The camera is a two year old Sony HX9V. When it came out it got a lot of credit for squeezing the capability of HD video in to a pocket size form factor. The current version is slightly better and called the HX20V. It continues to get positive reviews.
http://www.amazon.com/Sony-Cyber-shot-DSC-HX20V-Digital-3-0-inch/dp/B006K551WQ/ref=sr_1_1?ie=UTF8&qid=1359221393&sr=8-1&keywords=hx20v
The software is Adobe Premier Elements 11, which may be the most common video editing software beyond the free stuff. At Christmas is was selling for $45, but usually is about $80. Version 11 has been out about 6 months and now has two slow motion tools. Older versions did not fully support 1080p60 AVCHD video and only had one slow motion tool.
I ran the clip through a second time and slowed it down more. The result is certainly "grainy" and wouldn't cut it at a film festival, but for analyzing body motion, I think shows about all you would want to see. Watch the muscles in her arm after she misses the ball.

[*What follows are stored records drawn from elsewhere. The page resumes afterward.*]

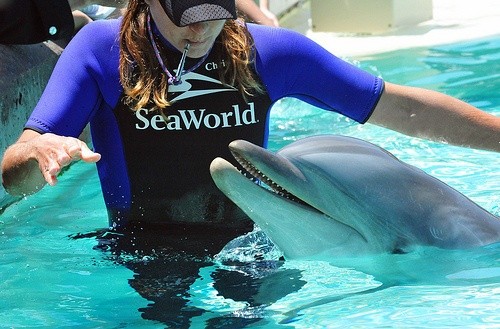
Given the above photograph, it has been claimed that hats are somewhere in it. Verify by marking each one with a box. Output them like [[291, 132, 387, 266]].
[[158, 0, 237, 27]]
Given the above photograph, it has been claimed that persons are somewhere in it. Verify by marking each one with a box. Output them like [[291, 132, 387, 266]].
[[0, 0, 500, 328], [0, 0, 131, 46]]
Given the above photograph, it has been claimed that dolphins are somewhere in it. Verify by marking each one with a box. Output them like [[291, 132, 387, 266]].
[[209, 135, 499, 261]]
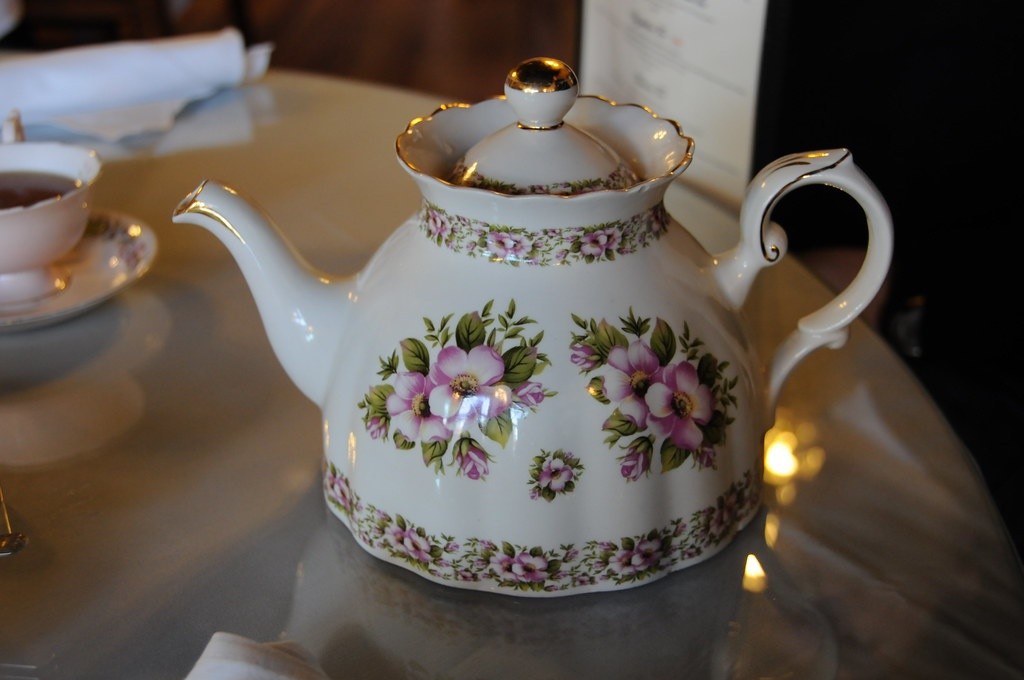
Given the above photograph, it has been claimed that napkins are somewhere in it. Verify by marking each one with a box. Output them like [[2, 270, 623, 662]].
[[0, 28, 273, 129]]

https://vimeo.com/58254299
I see no reason to pick a camera just because it has a "high speed video" mode. It makes more sense to me to get a good video camera that shoots 1080p60, the current standard for quality HD video. Then just slow it down in software when you want to analyze body motion.
A camcorder that puts the video you shoot on an SD card and a laptop with a card reader would put you in the instant replay business at any event. You can pull the card from the camera,put it in the computer, load the clips in the software, apply the slow motion tool and watch in a full screen preview monitor. It takes more time to type this than do it. Making coherent videos or movies of the game, burning disks or loading to YouTube can take hours, but can all be done later.
Good luck with the baseball training.